* **Excerpt to read**:
»»
During an online upgrade from MySQL 5.6 to 5.7, a critical MySQL client reported "Duplicate key" errors on inserts across master, replica, and read‑only instances. One table’s auto_increment value dropped from 1758609 (pre‑migration) to 1758598 (post‑migration) even though the maximum id remained 1758609.

Kernel Investigation

Because the issue appeared after the upgrade, the first hypothesis was a kernel bug. Official MySQL bug list contains a related bug (ID 76872/88321) where InnoDB produces the same auto_increment value twice when innodb_autoinc_lock_mode > 0 and auto_increment_increment > 1.

Key background knowledge:

InnoDB auto_increment parameters: innodb_autoinc_lock_mode, auto_increment_increment, auto_increment_offset.

Relevant structures: dict_table_t (stores current auto_increment), transaction structures, and handler structures.

Auto‑increment handling flow:

When a table dictionary is cached, its auto_increment value is saved to a global map ( dict_table_add_to_cache, dict_table_remove_from_cache_low).
««
* **Supplied information**:
»»
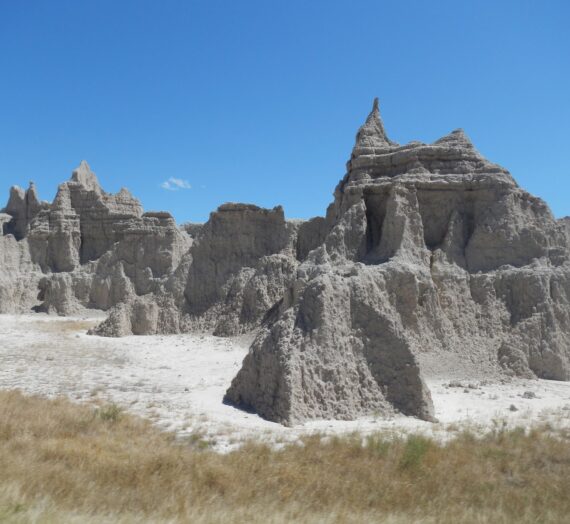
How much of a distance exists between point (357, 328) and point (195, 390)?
14.1 feet

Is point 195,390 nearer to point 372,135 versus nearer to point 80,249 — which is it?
point 372,135

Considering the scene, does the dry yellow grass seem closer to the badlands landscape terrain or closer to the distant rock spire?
the badlands landscape terrain

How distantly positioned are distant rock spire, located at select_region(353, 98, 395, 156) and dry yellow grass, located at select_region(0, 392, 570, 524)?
13.5 m

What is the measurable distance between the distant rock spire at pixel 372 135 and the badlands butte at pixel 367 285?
««
* **Task A**:
In the excerpt on the MySQL upgrade, to what value did the table's auto_increment drop after the migration?
* **Task B**:
Decide whether each statement agrees with the excerpt on the MySQL upgrade:
(i) The "Duplicate key" errors were reported only on the master instance.
(ii) After the migration, the table's maximum id was still 1758609.
(iii) The related bug occurs when innodb_autoinc_lock_mode is greater than 0 and auto_increment_increment is greater than 1.
* **Task C**:
Return the stretch of the excerpt on the MySQL upgrade from "Because the issue" through "( dict_table_add_to_cache, dict_table_remove_from_cache_low).", copied word for word.

* **Answer box A**:
1758598

* **Answer box B**:
(i) No: "across master, replica, and read‑only instances"
(ii) Yes: "even though the maximum id remained 1758609"
(iii) Yes: "when innodb_autoinc_lock_mode > 0 and auto_increment_increment > 1"

* **Answer box C**:
Because the issue appeared after the upgrade, the first hypothesis was a kernel bug. Official MySQL bug list contains a related bug (ID 76872/88321) where InnoDB produces the same auto_increment value twice when innodb_autoinc_lock_mode > 0 and auto_increment_increment > 1.

Key background knowledge:

InnoDB auto_increment parameters: innodb_autoinc_lock_mode, auto_increment_increment, auto_increment_offset.

Relevant structures: dict_table_t (stores current auto_increment), transaction structures, and handler structures.

Auto‑increment handling flow:

When a table dictionary is cached, its auto_increment value is saved to a global map ( dict_table_add_to_cache, dict_table_remove_from_cache_low).